### WHAT YOU WILL DO
Rewrite all of the material below, changing every "parked car" to "parked automobile" and keeping everything else the same. Don't include the pictures.

+++

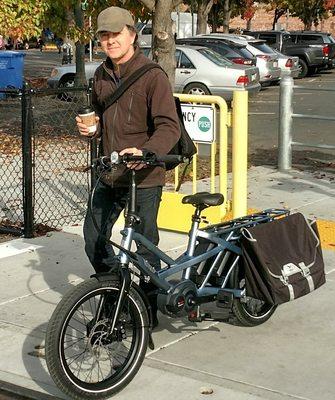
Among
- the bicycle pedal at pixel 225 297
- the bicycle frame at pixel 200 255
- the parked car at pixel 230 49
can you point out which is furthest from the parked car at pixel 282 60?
the bicycle pedal at pixel 225 297

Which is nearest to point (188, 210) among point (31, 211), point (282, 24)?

+++

### IN RESPONSE
Among
- the bicycle pedal at pixel 225 297
- the bicycle frame at pixel 200 255
- the parked automobile at pixel 230 49
can you point out which is furthest from the parked automobile at pixel 282 60?
the bicycle pedal at pixel 225 297

Which is nearest to point (188, 210) among point (31, 211), point (282, 24)?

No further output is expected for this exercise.